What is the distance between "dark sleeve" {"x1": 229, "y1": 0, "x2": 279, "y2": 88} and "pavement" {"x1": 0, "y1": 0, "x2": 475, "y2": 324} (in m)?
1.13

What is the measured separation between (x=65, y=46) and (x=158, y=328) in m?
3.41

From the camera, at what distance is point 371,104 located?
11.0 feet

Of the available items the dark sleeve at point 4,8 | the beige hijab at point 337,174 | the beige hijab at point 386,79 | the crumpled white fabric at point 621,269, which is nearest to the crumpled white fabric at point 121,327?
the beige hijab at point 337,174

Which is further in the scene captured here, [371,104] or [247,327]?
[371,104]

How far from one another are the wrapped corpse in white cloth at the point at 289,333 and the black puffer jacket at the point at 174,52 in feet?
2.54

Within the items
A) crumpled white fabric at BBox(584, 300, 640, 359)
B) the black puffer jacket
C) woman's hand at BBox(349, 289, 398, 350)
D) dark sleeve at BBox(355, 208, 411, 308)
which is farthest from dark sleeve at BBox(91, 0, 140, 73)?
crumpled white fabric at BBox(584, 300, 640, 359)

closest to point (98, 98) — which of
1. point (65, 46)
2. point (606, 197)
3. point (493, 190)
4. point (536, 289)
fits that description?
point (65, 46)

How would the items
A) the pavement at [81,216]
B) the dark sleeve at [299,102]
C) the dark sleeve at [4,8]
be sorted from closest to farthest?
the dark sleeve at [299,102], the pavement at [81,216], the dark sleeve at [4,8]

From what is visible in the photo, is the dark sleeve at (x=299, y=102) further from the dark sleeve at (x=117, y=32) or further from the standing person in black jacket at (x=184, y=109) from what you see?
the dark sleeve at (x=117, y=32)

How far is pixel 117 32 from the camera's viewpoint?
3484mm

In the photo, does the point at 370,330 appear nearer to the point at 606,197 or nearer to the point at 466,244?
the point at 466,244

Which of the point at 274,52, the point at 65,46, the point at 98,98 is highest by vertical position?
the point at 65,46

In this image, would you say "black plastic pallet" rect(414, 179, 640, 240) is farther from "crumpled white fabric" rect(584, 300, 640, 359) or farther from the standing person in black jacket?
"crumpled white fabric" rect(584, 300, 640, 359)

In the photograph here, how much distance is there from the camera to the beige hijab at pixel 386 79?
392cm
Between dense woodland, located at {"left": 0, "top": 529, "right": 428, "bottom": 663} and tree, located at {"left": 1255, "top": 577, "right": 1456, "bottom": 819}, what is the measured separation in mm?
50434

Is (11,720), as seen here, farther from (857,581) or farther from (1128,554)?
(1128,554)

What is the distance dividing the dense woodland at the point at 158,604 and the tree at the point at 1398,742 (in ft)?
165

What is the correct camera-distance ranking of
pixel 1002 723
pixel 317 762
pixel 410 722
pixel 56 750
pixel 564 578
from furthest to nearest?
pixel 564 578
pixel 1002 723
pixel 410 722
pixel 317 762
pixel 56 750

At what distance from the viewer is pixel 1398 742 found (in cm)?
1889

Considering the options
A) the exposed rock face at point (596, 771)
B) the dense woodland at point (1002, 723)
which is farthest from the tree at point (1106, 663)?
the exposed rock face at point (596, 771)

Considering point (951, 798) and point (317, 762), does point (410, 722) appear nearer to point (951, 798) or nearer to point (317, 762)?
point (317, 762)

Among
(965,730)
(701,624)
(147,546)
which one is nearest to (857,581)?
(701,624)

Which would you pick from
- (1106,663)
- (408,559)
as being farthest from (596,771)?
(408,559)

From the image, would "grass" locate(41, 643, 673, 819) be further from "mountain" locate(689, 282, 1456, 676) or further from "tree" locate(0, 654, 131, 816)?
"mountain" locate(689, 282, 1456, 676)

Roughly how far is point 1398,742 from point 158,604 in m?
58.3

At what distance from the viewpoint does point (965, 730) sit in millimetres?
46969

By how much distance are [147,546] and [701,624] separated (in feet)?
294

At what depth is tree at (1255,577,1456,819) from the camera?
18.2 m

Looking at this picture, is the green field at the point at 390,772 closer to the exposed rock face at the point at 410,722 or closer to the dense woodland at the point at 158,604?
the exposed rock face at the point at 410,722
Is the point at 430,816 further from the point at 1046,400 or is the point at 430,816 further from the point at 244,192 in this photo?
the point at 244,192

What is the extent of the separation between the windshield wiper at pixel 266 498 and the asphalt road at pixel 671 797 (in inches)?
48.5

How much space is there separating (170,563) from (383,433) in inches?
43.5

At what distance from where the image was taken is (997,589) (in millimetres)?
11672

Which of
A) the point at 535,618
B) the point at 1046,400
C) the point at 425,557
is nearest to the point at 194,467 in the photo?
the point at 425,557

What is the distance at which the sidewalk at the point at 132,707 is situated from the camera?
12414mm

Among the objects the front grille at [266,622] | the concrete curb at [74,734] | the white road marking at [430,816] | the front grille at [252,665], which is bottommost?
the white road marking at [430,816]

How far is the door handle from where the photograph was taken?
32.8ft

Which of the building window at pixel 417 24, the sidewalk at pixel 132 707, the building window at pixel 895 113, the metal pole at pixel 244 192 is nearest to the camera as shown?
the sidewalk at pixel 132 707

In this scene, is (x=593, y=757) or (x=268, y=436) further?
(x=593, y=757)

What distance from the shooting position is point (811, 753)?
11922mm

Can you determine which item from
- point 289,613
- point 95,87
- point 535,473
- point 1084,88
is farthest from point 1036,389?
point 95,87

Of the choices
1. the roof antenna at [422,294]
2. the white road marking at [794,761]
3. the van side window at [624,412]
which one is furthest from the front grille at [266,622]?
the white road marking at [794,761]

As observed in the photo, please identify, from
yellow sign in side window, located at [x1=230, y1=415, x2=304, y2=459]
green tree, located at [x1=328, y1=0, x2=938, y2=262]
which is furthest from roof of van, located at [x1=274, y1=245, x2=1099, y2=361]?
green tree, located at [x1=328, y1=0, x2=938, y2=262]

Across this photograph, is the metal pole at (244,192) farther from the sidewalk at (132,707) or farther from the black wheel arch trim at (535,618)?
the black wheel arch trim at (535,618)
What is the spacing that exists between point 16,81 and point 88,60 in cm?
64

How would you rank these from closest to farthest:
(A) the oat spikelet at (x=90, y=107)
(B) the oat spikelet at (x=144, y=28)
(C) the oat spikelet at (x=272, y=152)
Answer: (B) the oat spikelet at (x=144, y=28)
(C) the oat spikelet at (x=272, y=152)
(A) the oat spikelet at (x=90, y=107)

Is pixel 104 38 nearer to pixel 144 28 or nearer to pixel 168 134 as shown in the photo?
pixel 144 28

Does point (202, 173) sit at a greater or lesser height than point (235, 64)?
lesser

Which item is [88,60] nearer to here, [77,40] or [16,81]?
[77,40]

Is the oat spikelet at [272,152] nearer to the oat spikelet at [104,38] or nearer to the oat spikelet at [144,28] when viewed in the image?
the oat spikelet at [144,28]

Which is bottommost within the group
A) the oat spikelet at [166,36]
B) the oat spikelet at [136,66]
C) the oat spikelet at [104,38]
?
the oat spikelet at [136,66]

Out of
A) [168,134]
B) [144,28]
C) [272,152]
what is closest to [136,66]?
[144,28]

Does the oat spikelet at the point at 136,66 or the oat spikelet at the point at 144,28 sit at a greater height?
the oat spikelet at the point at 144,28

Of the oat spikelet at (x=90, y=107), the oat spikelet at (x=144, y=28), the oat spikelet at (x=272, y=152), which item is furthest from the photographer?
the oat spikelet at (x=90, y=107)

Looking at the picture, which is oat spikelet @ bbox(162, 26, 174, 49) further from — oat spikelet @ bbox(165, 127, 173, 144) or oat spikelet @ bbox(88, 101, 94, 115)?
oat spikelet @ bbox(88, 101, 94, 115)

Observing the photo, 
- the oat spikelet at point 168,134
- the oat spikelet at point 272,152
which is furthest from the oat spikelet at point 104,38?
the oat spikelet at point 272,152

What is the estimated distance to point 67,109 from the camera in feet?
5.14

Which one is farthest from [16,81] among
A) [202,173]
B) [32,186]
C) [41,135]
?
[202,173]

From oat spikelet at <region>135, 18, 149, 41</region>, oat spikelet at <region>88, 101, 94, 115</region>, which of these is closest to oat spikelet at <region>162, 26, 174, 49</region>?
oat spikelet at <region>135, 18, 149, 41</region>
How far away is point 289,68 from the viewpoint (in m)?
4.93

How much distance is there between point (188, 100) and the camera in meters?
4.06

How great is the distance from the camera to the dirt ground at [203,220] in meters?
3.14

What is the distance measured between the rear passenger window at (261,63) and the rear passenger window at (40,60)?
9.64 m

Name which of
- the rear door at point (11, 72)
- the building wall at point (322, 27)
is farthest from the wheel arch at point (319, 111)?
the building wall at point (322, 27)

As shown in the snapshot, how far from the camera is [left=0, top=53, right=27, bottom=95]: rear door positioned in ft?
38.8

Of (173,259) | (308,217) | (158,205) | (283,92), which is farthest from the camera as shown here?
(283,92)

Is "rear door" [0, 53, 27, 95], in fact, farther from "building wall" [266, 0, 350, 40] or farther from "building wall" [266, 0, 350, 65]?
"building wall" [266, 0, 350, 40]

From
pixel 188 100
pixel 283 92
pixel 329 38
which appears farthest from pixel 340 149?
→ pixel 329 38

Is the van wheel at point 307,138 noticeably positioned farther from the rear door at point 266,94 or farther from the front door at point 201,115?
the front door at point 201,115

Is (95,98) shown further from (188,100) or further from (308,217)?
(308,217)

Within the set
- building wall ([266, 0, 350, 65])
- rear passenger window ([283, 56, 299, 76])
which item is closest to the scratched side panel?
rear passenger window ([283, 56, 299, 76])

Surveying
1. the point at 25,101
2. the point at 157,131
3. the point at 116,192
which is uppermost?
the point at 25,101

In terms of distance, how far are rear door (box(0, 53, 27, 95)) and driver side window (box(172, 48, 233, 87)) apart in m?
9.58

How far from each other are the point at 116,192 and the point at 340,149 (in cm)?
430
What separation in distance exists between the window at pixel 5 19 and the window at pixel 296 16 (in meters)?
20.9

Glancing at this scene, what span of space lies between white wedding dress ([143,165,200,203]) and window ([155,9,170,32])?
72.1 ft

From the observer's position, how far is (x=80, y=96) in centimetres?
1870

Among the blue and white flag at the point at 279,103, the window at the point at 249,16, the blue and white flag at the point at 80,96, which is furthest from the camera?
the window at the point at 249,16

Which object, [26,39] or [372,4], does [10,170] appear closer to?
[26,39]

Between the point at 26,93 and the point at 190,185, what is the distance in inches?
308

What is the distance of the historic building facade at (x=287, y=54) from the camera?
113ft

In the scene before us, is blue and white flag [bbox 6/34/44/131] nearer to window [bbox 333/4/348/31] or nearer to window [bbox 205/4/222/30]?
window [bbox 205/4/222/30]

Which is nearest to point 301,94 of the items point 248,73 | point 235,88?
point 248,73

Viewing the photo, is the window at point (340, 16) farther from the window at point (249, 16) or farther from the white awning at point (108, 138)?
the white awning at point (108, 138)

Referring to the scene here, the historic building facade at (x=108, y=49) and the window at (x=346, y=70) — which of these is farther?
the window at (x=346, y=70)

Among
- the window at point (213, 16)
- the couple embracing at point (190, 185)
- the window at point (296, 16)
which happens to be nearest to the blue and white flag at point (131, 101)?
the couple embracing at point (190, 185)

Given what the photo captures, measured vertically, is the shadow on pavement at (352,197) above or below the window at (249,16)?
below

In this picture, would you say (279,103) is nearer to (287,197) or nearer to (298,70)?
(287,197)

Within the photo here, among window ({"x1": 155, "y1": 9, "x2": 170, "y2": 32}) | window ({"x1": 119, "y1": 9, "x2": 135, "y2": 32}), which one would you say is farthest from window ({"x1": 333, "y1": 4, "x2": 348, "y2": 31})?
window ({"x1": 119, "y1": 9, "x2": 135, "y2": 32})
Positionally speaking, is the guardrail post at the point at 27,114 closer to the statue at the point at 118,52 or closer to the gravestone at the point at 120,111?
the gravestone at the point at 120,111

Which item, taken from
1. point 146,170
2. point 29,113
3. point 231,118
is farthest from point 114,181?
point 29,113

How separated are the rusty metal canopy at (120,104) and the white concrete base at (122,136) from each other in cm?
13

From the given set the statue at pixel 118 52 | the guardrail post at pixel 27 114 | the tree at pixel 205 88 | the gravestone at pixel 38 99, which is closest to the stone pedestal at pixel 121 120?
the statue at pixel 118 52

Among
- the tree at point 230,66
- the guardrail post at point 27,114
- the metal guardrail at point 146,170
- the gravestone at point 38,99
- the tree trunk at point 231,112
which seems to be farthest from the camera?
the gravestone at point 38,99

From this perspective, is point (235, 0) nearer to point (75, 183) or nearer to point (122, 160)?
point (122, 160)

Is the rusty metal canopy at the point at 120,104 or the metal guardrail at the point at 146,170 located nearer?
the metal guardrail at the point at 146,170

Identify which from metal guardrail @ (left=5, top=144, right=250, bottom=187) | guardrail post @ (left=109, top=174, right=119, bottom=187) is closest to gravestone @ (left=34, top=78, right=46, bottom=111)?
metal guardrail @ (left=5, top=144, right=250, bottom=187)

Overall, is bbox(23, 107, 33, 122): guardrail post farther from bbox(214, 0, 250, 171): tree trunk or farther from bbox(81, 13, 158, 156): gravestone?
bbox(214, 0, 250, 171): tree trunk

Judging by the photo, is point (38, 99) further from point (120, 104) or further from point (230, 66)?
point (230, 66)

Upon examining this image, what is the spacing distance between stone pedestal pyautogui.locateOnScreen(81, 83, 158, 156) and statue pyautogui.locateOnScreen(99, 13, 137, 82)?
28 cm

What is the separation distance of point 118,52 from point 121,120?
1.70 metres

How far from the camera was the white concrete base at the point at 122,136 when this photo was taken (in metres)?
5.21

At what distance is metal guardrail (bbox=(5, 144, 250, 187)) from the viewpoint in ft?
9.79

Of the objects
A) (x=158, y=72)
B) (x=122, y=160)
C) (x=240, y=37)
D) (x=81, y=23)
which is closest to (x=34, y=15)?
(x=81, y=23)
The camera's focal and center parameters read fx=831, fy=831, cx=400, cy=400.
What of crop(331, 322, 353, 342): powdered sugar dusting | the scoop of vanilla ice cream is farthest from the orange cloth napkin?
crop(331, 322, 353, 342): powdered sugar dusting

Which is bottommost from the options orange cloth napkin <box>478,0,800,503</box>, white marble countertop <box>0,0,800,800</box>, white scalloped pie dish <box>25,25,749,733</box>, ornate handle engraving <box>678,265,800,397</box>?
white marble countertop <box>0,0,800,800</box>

==========

▶ _Aim_
Pull out every line above that contains the string "height", treating uppercase and lowercase as different.

▶ _Solution below_
Does point (202, 173) sit at a greater or lesser height than point (235, 64)?
Does the oat spikelet at the point at 136,66 or the oat spikelet at the point at 144,28 sit at a greater height?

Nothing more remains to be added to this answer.